The parliamentary leaders of the Scottish National Party (SNP), Liberal Democrats and Plaid Cymru, as well as sole Green MP Caroline Lucas, have all taken part in the discussions. But the talks “have so far yielded little”, because all of those parties “want something – a second referendum – that May doesn’t want to give”, says the New Statesman’s Stephen Bush.
Meanwhile, Labour leader Jeremy Corbyn is refusing to participate until the prime minister rules out the possibility of a no-deal exit.
As May meets individually with the other opposition party leaders, her de-facto deputy David Lidington is reportedly in charge of coordinating other talks between senior Cabinet ministers and delegations of backbenchers of all parties over the next two days.
A “senior Tory figure” told The Times that May’s lack of involvement in some of the more delicate discussions with backbench MPs is “a huge advantage” for the government, because “while the prime minister has huge strengths she is not a person to have a consensus discussion with”.
But just where do each of the UK’s main parties stand on Brexit now?
May’s problem is that “it’s clear, wide open, in public, that the Cabinet is at odds with each other”, says the BBC’s Laura Kuenssberg.
Remainer ministers such as David Gauke and Amber Rudd are urging the PM to drop her red lines in order to win over support from Labour MPs, while Brexiteers including Liam Fox and Andrea Leadsom are insisting that a customs union with the EU must not be embraced.
Chief Secretary to the Treasury Liz Truss publicly backed the Brexiteers last night, telling ITV’s Peston show: “There are 118 Conservatives that we have the potential to win over, and I think that’s where we should start.”
May seems to be following that strategy so far, with Kuenssberg noting that the PM has said little that might “suggest she is suddenly ready to move very much”. A former minister told the BBC political editor that May was “still flicking the V at the 48% – she’s deluded, she never changes her mind and cannot conceive that others might”.
Labour’s position on Brexit remains that it would back a deal that featured a permanent customs union with the EU. But Corbyn has so far refused to enter into discussions with May owing to her refusal to take no deal off the table.
The threat of no deal is a big problem for Corbyn, “as he knows it gives the prime minister sway over many of his own MPs who are terrified of the impact it would have”, says Politico’s Jack Blanchard – whereas if the option were removed, “there is less chance of worried Labour MPs being coerced into backing a version of May’s deal”.
For the time being, though, Labour looks unlikely to provide May with anything concrete in terms of her plan B.
Sam Coates of The Times tweets that one idea that Labour might consider is to effectively give its MPs a free vote on how to proceed once Parliament starts voting on differing Brexit options.
The Lib Dems have repeatedly called for another EU referendum and for May to take no-deal off the table. Party leader Vince Cable told BBC Newsnight that discussions between himself and the PM had been “courteous, affable and short”.
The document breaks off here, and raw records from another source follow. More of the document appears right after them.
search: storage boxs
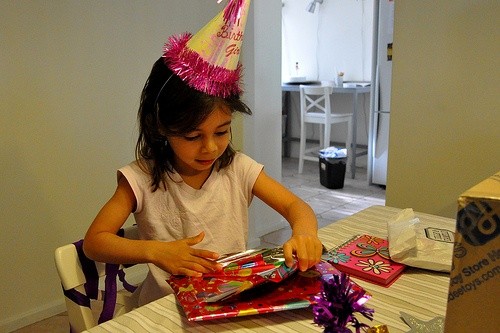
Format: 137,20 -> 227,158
443,170 -> 500,333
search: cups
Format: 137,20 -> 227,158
335,75 -> 343,86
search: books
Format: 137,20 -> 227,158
323,232 -> 408,288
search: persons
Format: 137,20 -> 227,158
82,48 -> 323,310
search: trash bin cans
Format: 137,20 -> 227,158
318,148 -> 348,189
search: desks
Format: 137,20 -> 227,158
78,204 -> 456,333
282,81 -> 371,169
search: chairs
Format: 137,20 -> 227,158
53,222 -> 162,333
298,84 -> 356,179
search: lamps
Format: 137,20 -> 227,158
306,0 -> 324,15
The Democratic Unionist Party (DUP) has said the scale of May’s defeat in Tuesday’s Commons vote on her Brexit deal means the Irish border backstop cannot remain a part of her Brexit deal. However, the EU has so far said it is unwilling to budge on the issue.
The party’s Nigel Dodds told ITV’s Robert Peston that “we don’t have to have that customs union and we don’t have to have that high regulatory alignment which basically means Britain is a rule taker”.
But “some think in fact the DUP is privately open to a Norway-style EEA model because it removes the need for the ‘backstop’”, says HuffPost’s Paul Waugh.
In an opinion piece for The Scotsman, SNP leader Nicola Sturgeon set out the party’s three key demands for May in the cross-party talks.
Sturgeon said those were ruling out a no-deal exit from the EU; an immediate application to the EU to “stop the clock” by extending the Article 50 deadline well beyond 29 March; and bringing forward legislation preparing for a second EU referendum.
After leaving talks with the PM, Green Party MP Caroline Lucas said May was “certainly in listening mode”.
Lucas told Sky News that she had pressed the PM “very hard” to rule out a no deal Brexit, adding: “I do think it is essentially blackmailing MPs to keep it on the table.”
However, she added that May “still thinks it’s going to be possible to tweak this deal sufficiently to get the 230 MPs that voted against it to swing behind it – I remain pretty sceptical about that”.